Record set Start Marker

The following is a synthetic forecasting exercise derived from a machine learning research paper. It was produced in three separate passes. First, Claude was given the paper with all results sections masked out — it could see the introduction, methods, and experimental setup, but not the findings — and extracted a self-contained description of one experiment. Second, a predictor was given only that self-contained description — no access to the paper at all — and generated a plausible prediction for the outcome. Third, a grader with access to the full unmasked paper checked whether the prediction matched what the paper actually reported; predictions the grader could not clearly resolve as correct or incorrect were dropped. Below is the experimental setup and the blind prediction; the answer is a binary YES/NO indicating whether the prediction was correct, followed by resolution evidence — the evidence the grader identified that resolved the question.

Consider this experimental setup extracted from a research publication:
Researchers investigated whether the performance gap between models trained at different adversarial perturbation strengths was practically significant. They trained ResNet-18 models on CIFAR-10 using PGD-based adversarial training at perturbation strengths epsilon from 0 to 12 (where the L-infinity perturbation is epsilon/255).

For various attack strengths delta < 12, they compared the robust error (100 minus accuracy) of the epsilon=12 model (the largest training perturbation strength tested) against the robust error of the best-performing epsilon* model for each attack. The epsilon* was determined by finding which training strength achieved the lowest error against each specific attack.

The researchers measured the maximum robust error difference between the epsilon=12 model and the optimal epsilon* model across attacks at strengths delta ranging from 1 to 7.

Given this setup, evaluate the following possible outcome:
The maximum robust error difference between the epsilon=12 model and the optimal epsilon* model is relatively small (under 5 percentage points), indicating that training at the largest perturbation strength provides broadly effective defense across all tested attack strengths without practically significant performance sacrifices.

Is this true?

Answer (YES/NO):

Record set End Marker

### Your instructions
Pick each line holding the word "that" out of the data and copy it.

### Solution for this problem
The following is a synthetic forecasting exercise derived from a machine learning research paper. It was produced in three separate passes. First, Claude was given the paper with all results sections masked out — it could see the introduction, methods, and experimental setup, but not the findings — and extracted a self-contained description of one experiment. Second, a predictor was given only that self-contained description — no access to the paper at all — and generated a plausible prediction for the outcome. Third, a grader with access to the full unmasked paper checked whether the prediction matched what the paper actually reported; predictions the grader could not clearly resolve as correct or incorrect were dropped. Below is the experimental setup and the blind prediction; the answer is a binary YES/NO indicating whether the prediction was correct, followed by resolution evidence — the evidence the grader identified that resolved the question.
The maximum robust error difference between the epsilon=12 model and the optimal epsilon* model is relatively small (under 5 percentage points), indicating that training at the largest perturbation strength provides broadly effective defense across all tested attack strengths without practically significant performance sacrifices.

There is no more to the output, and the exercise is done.